Yeston points out that in some ways the Titanic took with it the end of the Edwardian era and the world of privilege and rigid social class. The way the musical is structured, the same actors play the first, second and third class passengers. "Whether you lived or died depended on what you were wearing," Yeston said. This historical flashpoint also sets up man's own hubris when technological progress seeks to tame the natural world.
According to Yeston, "It is a profound warning story, and shortly after Ballard found the Titanic, the [Challenger] blew up, because of an O-Ring, and that is when it really cemented in my mind, that this is a lesson we keep on learning. The Titanic was built to save lives – the idea was that the ship would be its own lifeboat."
He continued, "Our dreams are counterbalanced by our dreams and our failures, but as tragic as it is, this is a story of a ship that carried the dreams of a whole world, and we conceived of the show in that way."
Since its lavish Broadway outing, Titanic has been staged to much simpler effect in schools, community and regional theatres across the country and throughout the world. Over 71 productions of Titanic are currently scheduled for performance this year, many of which are staged to commemorate the centennial of the ship's maiden voyage and the tragedy.
Perhaps the most poignant of these productions is currently playing Belfast, Ireland, where Titanic was built. The Belfast Operatic Company first staged Titanic in 2005 and is remounting the production for the 100th anniversary at the Grand Opera House.
Performances began April 10, the day Titanic first set sail, and the run will conclude with a special 11:40 PM curtain on April 14. The time marks the exact moment the ship struck the iceberg. It took just under three hours for the luxury liner to sink, which is almost the running-time of the musical. The cast will sing the final "Godspeed Titanic" in the early morning hours of April 15, the date of the ship's sinking.

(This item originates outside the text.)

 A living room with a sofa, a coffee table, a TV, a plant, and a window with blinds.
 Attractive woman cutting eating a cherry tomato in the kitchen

"It's certainly overwhelming, it's virtually the time it took the ship to sink. It's dramatic and extraordinary," said Yeston, who will be in attendance for the performances. "One mile from the theatre is the large open meadow leading out to the water where they built the ship. The Harland and Wolff crane was still there and so was the dry dock where the ship was constructed."

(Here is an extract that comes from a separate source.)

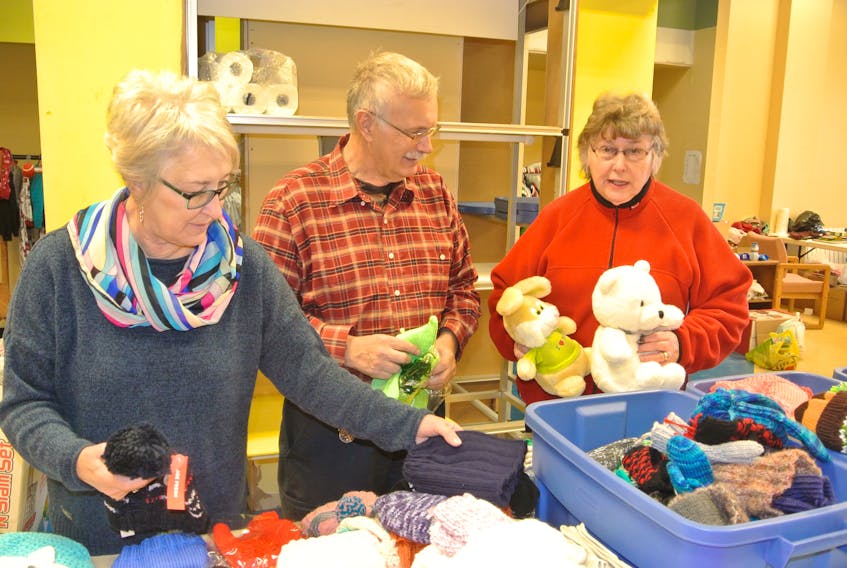 Volunteers Linda Bickerton and Lion Phil Baxter and Joan Fowler work in the Christmas for Kids centre in the Amherst Centre Mall. The program’s referral line at 902-667-1949 closes on Friday and after a slow start it appears as though the number of referrals will be pretty close to last year’s number.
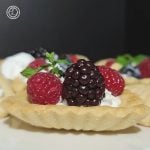 Gluten-Free Almond Cookies or tartlets a close up of one up close with whipped cream, fresh berries, and sprig of mint. Others are in the background.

The city has also just opened Titanic Belfast, a new state-of-the-art museum documenting the history of the great ship.
Yeston credits the musical's continued success in its ability to deliver audiences an emotionally compelling story that challenges their expectations of what they project will happen. But, as Stone also pointed out to Yeston, "It's one of those rare moments in history which has a beginning, middle and end."
"We start off with the Stoker coming out and kissing his girlfriend goodbye, saying, 'I'll see ya in two weeks,' as he sings, 'Fare thee well my darlin', I'll be back before a fortnight has passed.' So, the audience thinks they know the story, but from that point on, all best are off," he said.
"The reaction to what was happening to the Titanic was a perfectly human sequence of denial, followed by anger, followed by bargaining, followed by acceptance. But in every step along the way, the people are optimistic and will not accept the obvious tragedy that is befalling them, which is the essence of musical theatre. The show fights against expectation and underlines hope and dreams."